Ici c’est un cheval qui s’effare et se cabre,
Et se fait, dans sa chute, une blessure au sabre
Qu’un mourant tient encor dans son poing fracassé ;
Plus loin, c’est un carquois plein de flèches, qui verse
Ses dards en pluie aiguë, et dont chaque trait perce
Un cadavre déjà de cent coups traversé.

C’est un rude combat ! chevelures, crinières,
Panaches et cimiers, enseignes et bannières,
Au souffle des clairons volent échevelés ;
Les lances, ces épis de la moisson sanglante,
S’inclinent à leur vent en tranche étincelante,
Comme sous une pluie on voit pencher des blés.

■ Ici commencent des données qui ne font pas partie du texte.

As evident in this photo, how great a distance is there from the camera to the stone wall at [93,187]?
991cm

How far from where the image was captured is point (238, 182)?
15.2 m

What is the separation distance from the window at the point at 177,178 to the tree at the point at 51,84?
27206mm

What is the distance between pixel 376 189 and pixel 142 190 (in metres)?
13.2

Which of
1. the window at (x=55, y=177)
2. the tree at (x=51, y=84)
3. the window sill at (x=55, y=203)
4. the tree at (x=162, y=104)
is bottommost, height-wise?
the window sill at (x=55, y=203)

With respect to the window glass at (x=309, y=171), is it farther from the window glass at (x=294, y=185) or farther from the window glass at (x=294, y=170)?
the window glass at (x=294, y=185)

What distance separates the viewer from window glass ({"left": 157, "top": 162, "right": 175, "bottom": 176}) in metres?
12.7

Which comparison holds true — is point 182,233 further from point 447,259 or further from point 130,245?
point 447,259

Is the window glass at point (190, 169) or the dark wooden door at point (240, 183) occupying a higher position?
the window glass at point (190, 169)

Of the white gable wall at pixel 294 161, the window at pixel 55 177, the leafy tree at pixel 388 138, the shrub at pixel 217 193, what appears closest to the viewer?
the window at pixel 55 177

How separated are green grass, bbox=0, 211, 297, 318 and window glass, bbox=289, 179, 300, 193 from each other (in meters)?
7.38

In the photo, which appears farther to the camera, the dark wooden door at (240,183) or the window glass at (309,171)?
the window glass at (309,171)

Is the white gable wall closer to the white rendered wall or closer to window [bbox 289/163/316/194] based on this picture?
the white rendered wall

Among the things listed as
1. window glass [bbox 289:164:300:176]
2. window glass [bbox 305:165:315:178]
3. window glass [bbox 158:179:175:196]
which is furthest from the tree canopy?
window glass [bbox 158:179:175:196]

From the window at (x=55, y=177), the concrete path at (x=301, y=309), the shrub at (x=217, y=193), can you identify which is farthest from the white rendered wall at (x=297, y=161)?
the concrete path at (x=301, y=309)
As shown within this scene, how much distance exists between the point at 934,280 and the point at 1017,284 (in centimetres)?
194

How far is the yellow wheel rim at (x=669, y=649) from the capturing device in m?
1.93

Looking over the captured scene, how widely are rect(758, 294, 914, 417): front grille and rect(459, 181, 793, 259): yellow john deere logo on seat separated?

Les glaives dentelés font d’affreuses morsures ;
Le poignard altéré, plongeant dans les blessures
Comme dans une coupe, y boit à flots le sang ;
Et les épieux, rompant les armes les plus fortes,
Pour le ciel ou l’enfer ouvrent de larges portes
Aux âmes qui des corps sortent en rugissant.

Quelle férocité de dessin et de touche !
Quelle sauvagerie et quelle ardeur farouche !
Qui signa ce poème étrange et véhément ?
C’est toi, maître suprême, à la main turbulente,
Peintre au nom rouge, roi de la couleur brûlante,
Divin Néerlandais, Michel-Ange flamand !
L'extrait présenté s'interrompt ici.